Analgesic Effect Between TAP Block and Continuous Wound Infusion in Abdominoplasty Surgery

Not Applicable

• Conditions: Surgery of Abdominoplasty With Flank Liposuction
• Interventions: Procedure: Transverse abdominal plan block; Procedure: Continuous wound infusion

• Registration Number: NCT01862354
• Lead Sponsor: University of Liege

Brief Summary

The purpose of this randomized controlled study is to compare the postoperative analgesic effect of a continuous wound infusion of local anesthetics and a sole transverse abdominal plan (TAP) regional block in the surgery of Abdominoplasty Combined With Flank Liposuction.
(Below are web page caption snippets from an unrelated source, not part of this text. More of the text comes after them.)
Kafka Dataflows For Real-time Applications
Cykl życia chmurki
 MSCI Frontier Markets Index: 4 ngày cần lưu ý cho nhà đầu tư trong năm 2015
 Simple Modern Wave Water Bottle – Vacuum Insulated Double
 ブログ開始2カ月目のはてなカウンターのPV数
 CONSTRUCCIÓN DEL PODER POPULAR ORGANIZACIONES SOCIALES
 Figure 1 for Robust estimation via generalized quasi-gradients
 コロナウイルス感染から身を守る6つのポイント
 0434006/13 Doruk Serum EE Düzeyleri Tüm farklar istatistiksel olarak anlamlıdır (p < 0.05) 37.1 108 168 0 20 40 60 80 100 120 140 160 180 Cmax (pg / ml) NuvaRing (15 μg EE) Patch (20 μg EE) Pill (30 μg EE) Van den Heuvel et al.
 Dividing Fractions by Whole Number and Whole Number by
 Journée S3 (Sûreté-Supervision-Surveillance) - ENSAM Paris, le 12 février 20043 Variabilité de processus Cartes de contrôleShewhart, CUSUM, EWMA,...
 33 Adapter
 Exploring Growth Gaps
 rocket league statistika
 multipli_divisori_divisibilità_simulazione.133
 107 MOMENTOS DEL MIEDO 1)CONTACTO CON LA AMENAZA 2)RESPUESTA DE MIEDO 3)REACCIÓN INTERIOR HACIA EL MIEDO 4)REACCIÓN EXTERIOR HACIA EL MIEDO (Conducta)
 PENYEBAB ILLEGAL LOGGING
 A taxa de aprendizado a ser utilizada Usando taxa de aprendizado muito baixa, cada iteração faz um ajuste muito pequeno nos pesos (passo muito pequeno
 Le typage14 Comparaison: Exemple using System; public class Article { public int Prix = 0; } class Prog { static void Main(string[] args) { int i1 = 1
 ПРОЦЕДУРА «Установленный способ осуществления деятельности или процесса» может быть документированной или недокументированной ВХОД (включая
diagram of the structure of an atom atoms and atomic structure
Local anesthetics products used are ropivacaine combined with clonidine. Similar amount of local anesthetics and clonidine are used.

Detailed Description

In a first group, patients receive, after induction of anaesthesia and before surgery, a TAP block (transverse abdominal plan block) with 3mg/kg Ropivacaine 0.5% (maximum 200 mg) and 150 microg Clonidine.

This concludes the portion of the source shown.